■ **YOUR OBJECTIVE**: Nothing but the exact text of the entries should appear in your answer; pictures stay out.

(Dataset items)
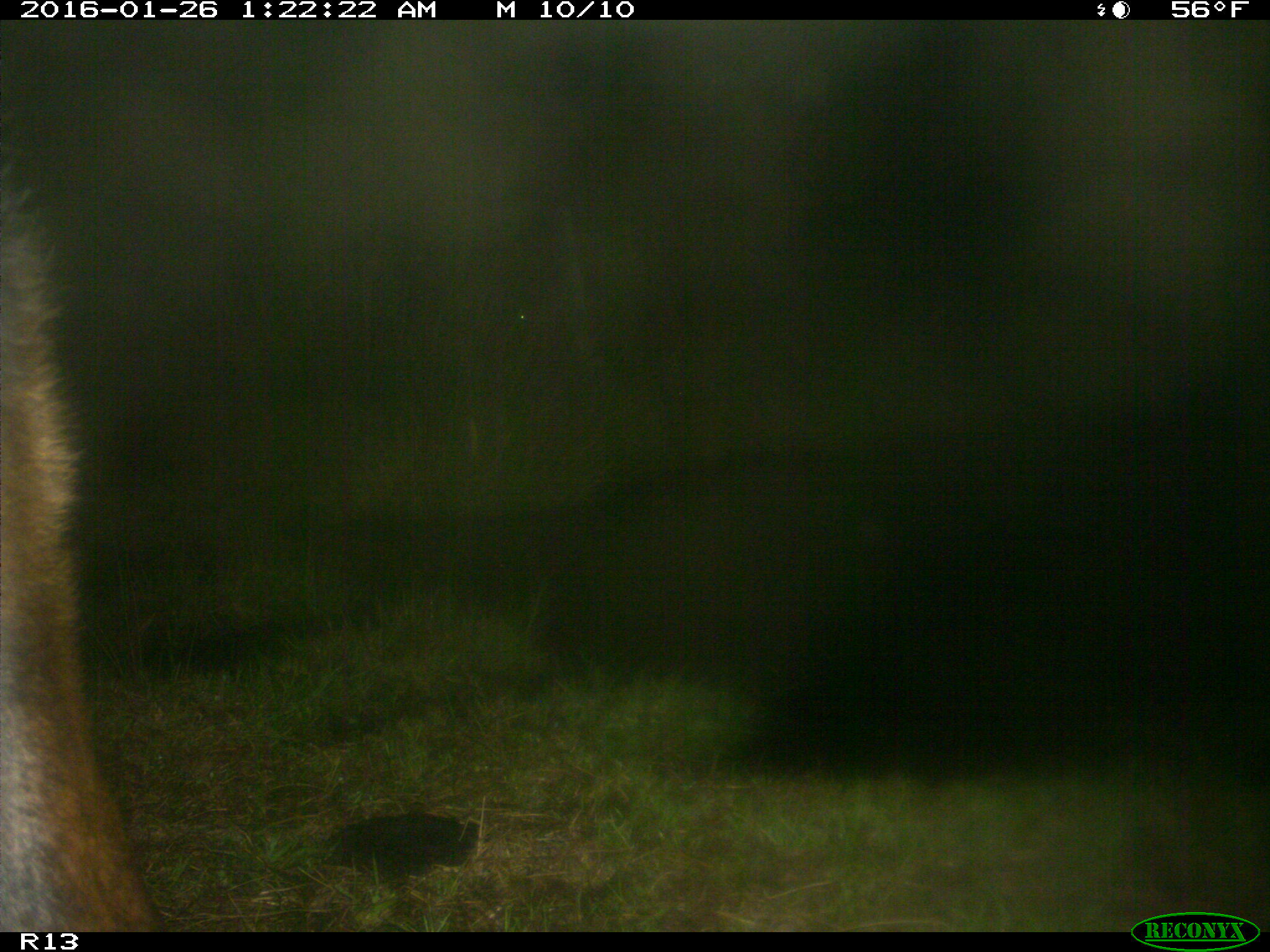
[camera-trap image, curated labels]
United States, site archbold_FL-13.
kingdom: Animalia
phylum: Chordata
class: Mammalia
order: Artiodactyla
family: Bovidae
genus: Bos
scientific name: Bos taurus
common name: domestic cow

■ **FINAL ANSWER**:
[camera-trap image, curated labels]
United States, site archbold_FL-13.
kingdom: Animalia
phylum: Chordata
class: Mammalia
order: Artiodactyla
family: Bovidae
genus: Bos
scientific name: Bos taurus
common name: domestic cow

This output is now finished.